## Gösterilen Metin
= = = = = = =
Hotan eyalet hükümetinin yönetimindeki medyada yer alan bildiride bu konu daha ayrıntılı olarak yer almaktadır.
Xinjiang gazetesinin haberine göre, “2024 Xinjiang maden hakları yasal devir projesi tanıtım konferansı” 22 Haziran’da Hotan’da düzenlendi.
Toplantıda, Doğal Kaynaklar ve Özerk Bölgeler Bakanlığı, maden haklarının devri için iki seviyeli sertifika verme projelerinin yanı sıra Kolordu’daki projeleri tanıttı. Konferansın amacı maden kaynaklarının geliştirilmesini teşvik etmek ve madenciliğe yatırım yapmak üzere bölgeye daha fazla şirket çekmektir. Aynı gün tanıtılan 127 maden hakkı projesi arasında 22.600 kilometrekarelik bir alanı kapsayan altın, bakır, petrol, doğal gaz, kurşun-çinko, demir, lityum ve diğer madencilik projeleri yer alıyor. Bunlar arasında, güneydeki üç il ve iki vilayette 79 maden hakkı projesi bulunuyor ve ücret karşılığında devredilecek projelerin %62’sini oluşturuyor. Aynı gün, 14 işletme ile maden haklarının devrine ilişkin bir anlaşma imzalandı.
Xinjiang Kamu Kaynakları İş Ağı’na göre, 30 Haziran’da Huashayun Kurşun ve Çinko Madencilik Şirketi’nin hisselerinin %24,50’si değiştirildi ve devralan Xinfa Group Co. Değişiklik tamamlandıktan sonra, Xinjiang Jeoloji ve Madencilik Grubu şirketin hisselerinin %75,5’ine sahip oldu. Basında çıkan haberlere göre, nihai işlem fiyatı 3 milyar yuanın üzerindeydi. Mineraller çinko cevheri ve kurşun cevheridir ve madencilik süresi 2038 yılına kadardır.
Maden rezervlerinin durumu nedir?
Doğu Türkistan’daki 85 ilçe ile 59 ilçe ve şehir, altın ve lityum gibi değerli maden kaynaklarına sahiptir. Uygur Özerk Bölgesi, Çin’den ihraç edilen 173 mineralin %88’ini oluşturmaktadır. Altay Dağları, Tanrı Dağları, Kuenlun ve Kara Çöl Dağları maden kaynakları açısından zengindir.
1999 yılında Çin’in Doğu Türkistan’daki kaynakların geliştirilmesi ve kullanımı “Büyük Batı Kalkınma Politikası” ile daha da güçlendirildi. Bundan sonra Çin eyaletlerinin Uygur halkına sözde hedefli yardım politikası ile Çin eyaletlerinin Uygur topraklarından “yardım” adı altında kendi başlarına kaynak çalmalarına yeşil ışık yakıldı. Şi Cinping’in sözde “Bir Kuşak, Bir Yol” projesinde Doğu Türkistan’ı “İpek Yolu Ekonomik Kuşağı’nın enerji üssü” olarak belirlemesinden bu yana Doğu Türkistan, Çin’e enerji ve hatta dünyanın güneş panellerini tedarik etmek için ana ve en büyük üs haline geldi.
= = = = = = =
## Sağlanan Malzeme
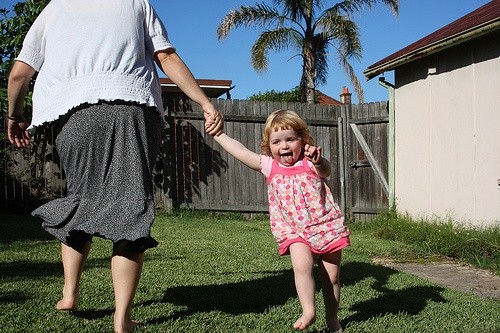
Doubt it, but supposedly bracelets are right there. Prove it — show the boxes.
= = = = = = =
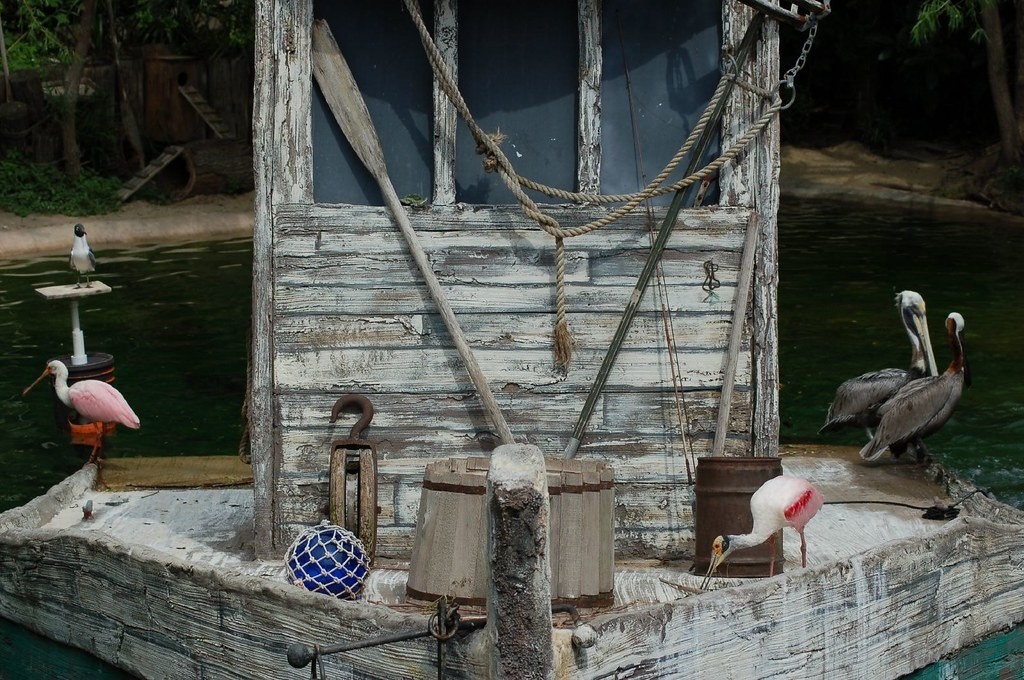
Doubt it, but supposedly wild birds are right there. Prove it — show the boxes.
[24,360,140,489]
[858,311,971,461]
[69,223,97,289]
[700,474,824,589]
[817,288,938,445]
= = = = = = =
## Yapılacaklar
• a. Xinjiang maden hakları metninde "Doğu Türkistan’daki 85" ifadesinden aşağıya, "kaynakları açısından zengindir." ifadesine kadar olan her şeyi aynen yineler misiniz?
• b. Xinjiang maden hakları metninde maden kaynakları açısından zengin olduğu belirtilen dağlar hangileridir?

## Görev Sonuçları
• a.
Doğu Türkistan’daki 85 ilçe ile 59 ilçe ve şehir, altın ve lityum gibi değerli maden kaynaklarına sahiptir. Uygur Özerk Bölgesi, Çin’den ihraç edilen 173 mineralin %88’ini oluşturmaktadır. Altay Dağları, Tanrı Dağları, Kuenlun ve Kara Çöl Dağları maden kaynakları açısından zengindir.

• b. Altay Dağları, Tanrı Dağları, Kuenlun, Kara Çöl Dağları